La tecnología no siempre llega haciendo ruido; no siempre viene en forma de un teléfono nuevo, una computadora más rápida o una pantalla con mejor resolución. A veces ocurre lo contrario: funciona tan bien y está tan integrada a nuestra rutina que dejamos de verla.
Pedimos una canción con la voz, el celular nos reconoce la cara, el banco nos permite transferir dinero en segundos, un reloj registra nuestros movimientos, una aplicación nos recomienda qué escuchar, qué comprar o qué ruta tomar.
No pensamos demasiado en todo lo que ocurre detrás, simplemente funciona. Esa es una de las grandes transformaciones de nuestro tiempo: la tecnología deja de sentirse como una herramienta y es parte del entorno.
La llamada tecnología invisible busca precisamente eso, que no tengamos que aprender demasiados comandos, buscar opciones en menús o entender qué sucede detrás de cada operación. La interacción puede hacerse mediante la voz, un gesto, un movimiento o incluso de manera automática.
Los asistentes de voz son un ejemplo sencillo, pueden responder preguntas, hacer llamadas, poner música o controlar dispositivos del hogar. Las aplicaciones bancarias han hecho algo parecido: muchas operaciones que antes requerían acudir a una sucursal ahora se resuelven desde el teléfono.
En ambos casos hay una enorme complejidad técnica detrás de algo que para nosotros parece sencillo. Y esa sencillez tiene un valor enorme: si una persona puede realizar una tarea sin tener que descifrar cómo funciona el sistema, la experiencia mejora.
Esto también puede tener un impacto importante en el trabajo, automatizar tareas repetitivas permite ahorrar tiempo y reducir errores. Y en materia de accesibilidad, utilizar la voz en lugar de un teclado o una pantalla puede facilitar el acceso a determinados servicios para personas con distintas necesidades.
El problema aparece cuando la tecnología se vuelve tan cómoda que dejamos de preguntarnos qué está haciendo, porque para que un sistema pueda reconocernos, recomendarnos algo, anticipar una necesidad o automatizar una decisión necesita información. Nuestra voz, ubicación, hábitos de consumo, movimientos, preferencias e incluso determinados datos biométricos pueden formar parte de ese proceso.
La pregunta entonces deja de ser solamente qué puede hacer la tecnología, sino ¿qué sabe de nosotros para poder hacerlo? Y hay otra más importante: ¿qué decisiones estamos dejando en sus manos?
Una aplicación puede decirnos qué ruta tomar, un sistema puede evaluar una solicitud de crédito, un algoritmo puede ayudar a seleccionar candidatos para un empleo, una plataforma puede decidir qué contenido aparece primero. En todos estos casos, la automatización puede ser útil, pero que una decisión sea automática no significa que sea neutral, ni que sea necesariamente correcta.
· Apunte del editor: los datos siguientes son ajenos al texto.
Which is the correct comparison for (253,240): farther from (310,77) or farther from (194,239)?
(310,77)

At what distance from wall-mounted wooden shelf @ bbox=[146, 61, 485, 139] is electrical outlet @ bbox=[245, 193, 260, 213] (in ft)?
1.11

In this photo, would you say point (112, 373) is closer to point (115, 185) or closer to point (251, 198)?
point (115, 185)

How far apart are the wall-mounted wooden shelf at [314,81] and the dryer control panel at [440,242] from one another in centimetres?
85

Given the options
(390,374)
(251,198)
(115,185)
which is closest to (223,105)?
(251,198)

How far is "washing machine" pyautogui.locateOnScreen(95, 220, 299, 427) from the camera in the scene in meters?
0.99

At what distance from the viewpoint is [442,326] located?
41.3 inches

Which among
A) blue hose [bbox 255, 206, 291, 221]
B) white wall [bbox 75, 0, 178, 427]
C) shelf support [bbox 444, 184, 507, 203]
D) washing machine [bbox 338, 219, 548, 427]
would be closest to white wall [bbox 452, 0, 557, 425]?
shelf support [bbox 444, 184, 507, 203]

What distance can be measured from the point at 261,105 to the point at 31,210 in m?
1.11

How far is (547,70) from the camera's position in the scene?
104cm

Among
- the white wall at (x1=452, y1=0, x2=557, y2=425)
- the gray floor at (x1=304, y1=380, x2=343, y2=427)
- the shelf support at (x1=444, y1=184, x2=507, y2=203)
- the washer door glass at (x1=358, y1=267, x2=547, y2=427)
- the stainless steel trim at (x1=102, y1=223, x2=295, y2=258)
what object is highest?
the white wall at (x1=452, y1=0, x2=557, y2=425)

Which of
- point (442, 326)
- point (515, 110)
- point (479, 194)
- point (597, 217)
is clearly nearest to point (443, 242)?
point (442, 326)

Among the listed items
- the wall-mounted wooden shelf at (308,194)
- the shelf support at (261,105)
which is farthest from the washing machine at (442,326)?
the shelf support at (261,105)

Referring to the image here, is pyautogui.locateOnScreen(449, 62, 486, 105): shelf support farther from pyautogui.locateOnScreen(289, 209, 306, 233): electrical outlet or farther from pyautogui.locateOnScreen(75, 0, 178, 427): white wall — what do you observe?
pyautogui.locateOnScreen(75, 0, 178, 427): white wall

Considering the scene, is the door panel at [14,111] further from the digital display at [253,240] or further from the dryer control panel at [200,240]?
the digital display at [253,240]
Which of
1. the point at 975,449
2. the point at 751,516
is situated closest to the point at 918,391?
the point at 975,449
¿Qué datos recopila? ¿Para qué los necesita? ¿Durante cuánto tiempo los conserva? ¿Quién puede utilizarlos? ¿Podemos negarnos? ¿Podemos corregir una decisión tomada por un sistema? Son preguntas poco atractivas frente a la promesa de una tecnología que lo hace todo por nosotros, pero son las que importan cuando la tecnología empieza a formar parte de decisiones que afectan nuestra vida.
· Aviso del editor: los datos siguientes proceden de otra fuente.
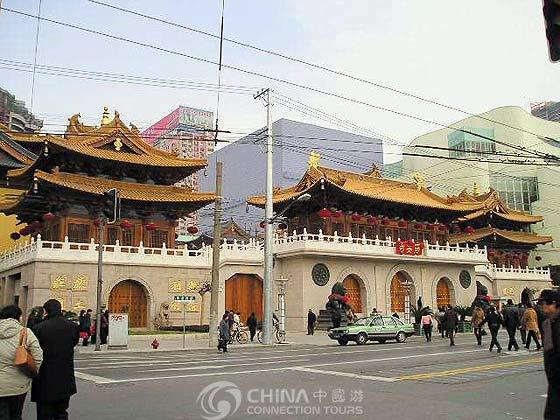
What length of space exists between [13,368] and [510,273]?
5250 cm

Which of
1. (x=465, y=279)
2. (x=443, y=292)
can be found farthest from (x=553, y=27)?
(x=465, y=279)

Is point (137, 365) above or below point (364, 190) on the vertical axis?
below

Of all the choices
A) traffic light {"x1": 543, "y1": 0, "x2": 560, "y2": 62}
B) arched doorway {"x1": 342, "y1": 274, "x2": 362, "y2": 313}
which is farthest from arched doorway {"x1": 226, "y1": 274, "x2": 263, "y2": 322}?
traffic light {"x1": 543, "y1": 0, "x2": 560, "y2": 62}

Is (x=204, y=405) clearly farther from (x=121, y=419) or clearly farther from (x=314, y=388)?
(x=314, y=388)

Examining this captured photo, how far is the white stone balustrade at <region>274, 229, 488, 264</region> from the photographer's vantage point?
3638 centimetres

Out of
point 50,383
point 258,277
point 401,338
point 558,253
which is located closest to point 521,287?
point 558,253

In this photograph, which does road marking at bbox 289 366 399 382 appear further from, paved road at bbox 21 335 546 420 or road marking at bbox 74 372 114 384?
road marking at bbox 74 372 114 384

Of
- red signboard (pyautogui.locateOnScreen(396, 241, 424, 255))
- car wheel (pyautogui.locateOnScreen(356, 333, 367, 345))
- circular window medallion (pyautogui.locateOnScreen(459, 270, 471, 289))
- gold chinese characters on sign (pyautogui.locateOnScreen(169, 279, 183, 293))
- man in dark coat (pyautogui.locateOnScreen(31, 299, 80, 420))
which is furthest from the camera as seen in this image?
circular window medallion (pyautogui.locateOnScreen(459, 270, 471, 289))

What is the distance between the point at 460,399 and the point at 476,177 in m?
65.1

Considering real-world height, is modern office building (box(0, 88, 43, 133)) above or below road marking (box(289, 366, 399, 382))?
above

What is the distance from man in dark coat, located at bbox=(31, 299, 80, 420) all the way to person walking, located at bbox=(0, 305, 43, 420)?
21cm

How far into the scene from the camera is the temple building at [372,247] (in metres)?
37.2

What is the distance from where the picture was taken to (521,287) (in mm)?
52750

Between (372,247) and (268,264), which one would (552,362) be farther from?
(372,247)
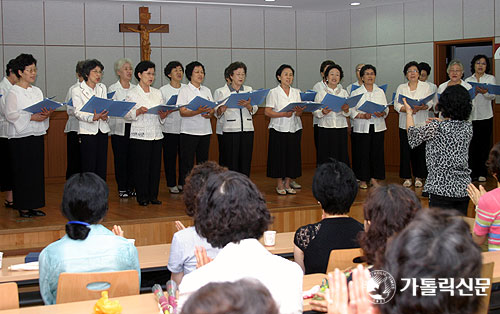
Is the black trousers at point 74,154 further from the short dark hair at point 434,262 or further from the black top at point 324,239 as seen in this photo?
the short dark hair at point 434,262

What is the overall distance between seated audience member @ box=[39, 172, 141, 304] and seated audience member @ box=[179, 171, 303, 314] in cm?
67

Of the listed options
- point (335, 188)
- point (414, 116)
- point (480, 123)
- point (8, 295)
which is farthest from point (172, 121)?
point (8, 295)

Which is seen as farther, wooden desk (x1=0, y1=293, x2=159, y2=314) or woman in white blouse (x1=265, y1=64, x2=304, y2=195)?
woman in white blouse (x1=265, y1=64, x2=304, y2=195)

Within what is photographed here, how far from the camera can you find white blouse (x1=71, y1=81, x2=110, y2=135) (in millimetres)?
5840

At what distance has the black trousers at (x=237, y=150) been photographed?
6941 millimetres

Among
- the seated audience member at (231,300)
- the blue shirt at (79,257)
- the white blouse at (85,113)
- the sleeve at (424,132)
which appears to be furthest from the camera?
the white blouse at (85,113)

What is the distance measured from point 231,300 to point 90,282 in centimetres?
161

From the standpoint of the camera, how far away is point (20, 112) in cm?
548

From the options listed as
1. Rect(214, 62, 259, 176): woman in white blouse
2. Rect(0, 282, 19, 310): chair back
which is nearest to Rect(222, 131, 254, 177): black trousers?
Rect(214, 62, 259, 176): woman in white blouse

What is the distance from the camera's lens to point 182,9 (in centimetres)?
961

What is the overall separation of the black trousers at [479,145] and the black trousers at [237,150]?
306cm

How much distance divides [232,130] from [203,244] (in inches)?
161

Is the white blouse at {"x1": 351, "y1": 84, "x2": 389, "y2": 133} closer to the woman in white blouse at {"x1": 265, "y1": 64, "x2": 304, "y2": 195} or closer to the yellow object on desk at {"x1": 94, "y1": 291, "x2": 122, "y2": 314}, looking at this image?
the woman in white blouse at {"x1": 265, "y1": 64, "x2": 304, "y2": 195}

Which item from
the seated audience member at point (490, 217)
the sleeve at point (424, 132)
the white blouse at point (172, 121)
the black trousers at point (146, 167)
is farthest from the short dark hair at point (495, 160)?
the white blouse at point (172, 121)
La tecnología invisible puede hacer más sencillos los servicios, facilitar la vida y abrir oportunidades para personas que antes encontraban barreras en determinadas herramientas. Pero no deberíamos confundir facilidad con libertad.
Tal vez el futuro no consista en tener más pantallas, sino en necesitar menos de ellas. Si la tecnología va a estar cada vez más presente sin que podamos verla, tendremos que aprender a mirar con atención aquello que funciona sin que lo notemos, porque una tecnología puede ser invisible para nuestros ojos pero no debería serlo para nuestro criterio.